Time has moved on and I now live away from my home town. I do not know the stories of my fellow students to a large degree. I married someone “from the outside” and have a life that rarely brings me into contact with that part of my past. But I have often wondered about the kindness of such a young man and what became of him.

I use this memory as a way of thinking about the phenomenon of saints. I do not know that my friend’s kindness approached that category – but it is a reminder to me that we are not all alike. Sometimes, for whatever reason, we meet those who are singular in their kindness, their goodness, their generosity, their compassion, and the presence of the good God is made somewhat tangible.

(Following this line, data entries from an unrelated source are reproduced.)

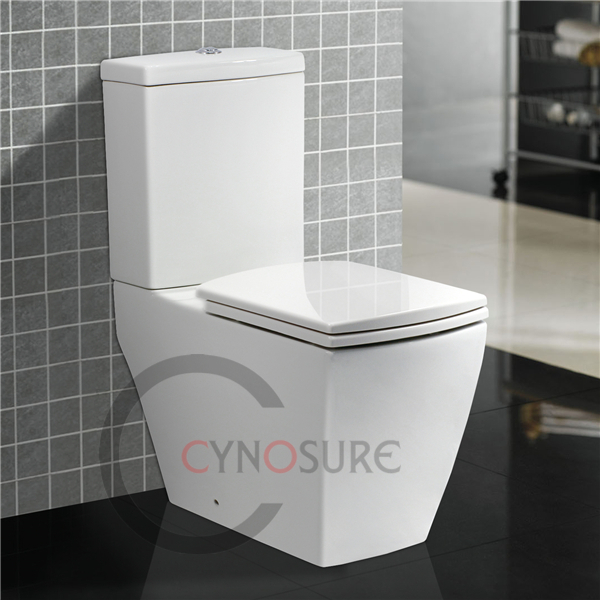 CY2092C Washdown Two Piece Toilet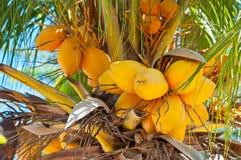 Kokosnöten gömma i handflatan på Aruba Arkivbilder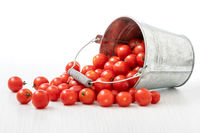 Tomatoes spilled out from metal bucket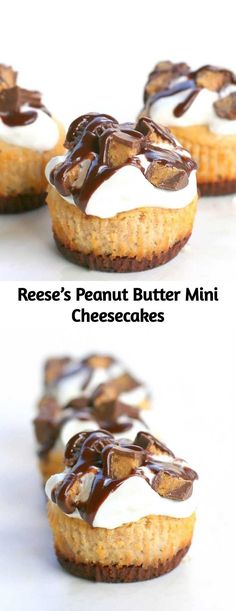 These Reese's Peanut Butter Mini Cheesecakes are so easy! The crust is made from a full size Reese's peanut butter cup. These Reese's Peanut Butter Mini Cheesecakes are so easy! The crust is made from a full size Reese's peanut butter cup. Mini Cheesecake Recipes, Pumpkin Cheesecake, Mini Desserts, Just Desserts, Delicious Desserts, Dessert Recipes, Chocolate Cheesecake, Amaretto Cheesecake, Turtle Cheesecake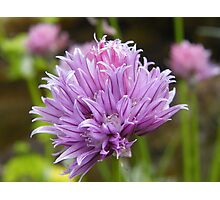Chive Flower Photographic Print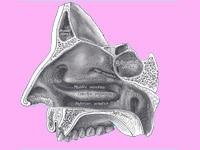"nasal_cavity"""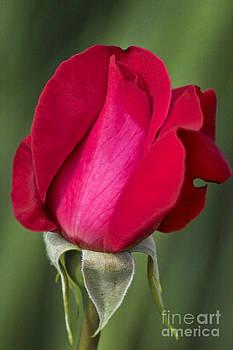 Heiko Koehrer-Wagner - Rose Flower Series 1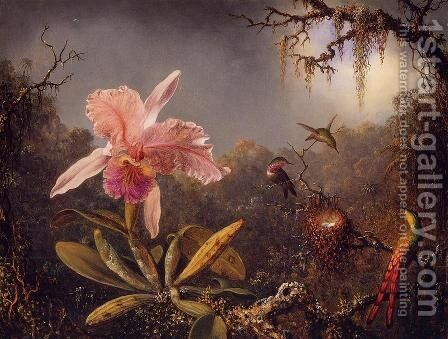 Cattelya Orchid and Three Brazilian Hummingbirds by Martin Johnson Heade - Reproduction Oil Painting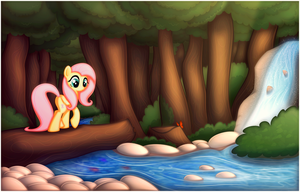 A Walk in the Woods by CTB-36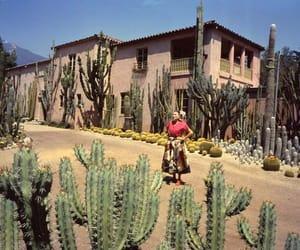 architecture, cacti, and cactus image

I recently watched a movie on the modern saint Nikolai of Zicha. His life spanned both World Wars and included a time in America, part of which was spent as the Rector of St. Tikhon’s seminary in Pennsylvania. What was most striking about him was the recognition by others around him from a fairly early stage in his life, that this was no ordinary man. At numerous points in his life people who were no strangers to political power or wealth, described him as the most extraordinary man of their acquaintance. He was compared to the prophets of the Old Testament. In one case he was considered the equal of an army. Kings sought his advice, which was not noted for political brilliance but for goodness. His was the voice of God to many in his generation, including those who seemed to have the “power” of God in their ability to make life and death decisions.

In a famous prayer from his Prayers by the Lake, he wrote:

Bless my enemies, O Lord. Even I bless them and do not curse them.

Enemies have driven me into your embrace more than friends have.

Friends have bound me to earth, enemies have loosed me from earth and have demolished all my aspirations in the world.

Enemies have made me a stranger in worldly realms and an extraneous inhabitant of the world. Just as a hunted animal finds safer shelter than an unhunted animal does, so have I, persecuted by enemies, found the safest sanctuary, having ensconced myself beneath your tabernacle, where neither friends nor enemies can slay my soul.

Bless my enemies, O Lord. Even I bless them and do not curse them.

They, rather than I, have confessed my sins before the world.

They have punished me, whenever I have hesitated to punish myself.

They have tormented me, whenever I have tried to flee torments.

They have scolded me, whenever I have flattered myself.

They have spat upon me, whenever I have filled myself with arrogance.

Bless my enemies, O Lord, Even I bless them and do not curse them.

Whenever I have made myself wise, they have called me foolish.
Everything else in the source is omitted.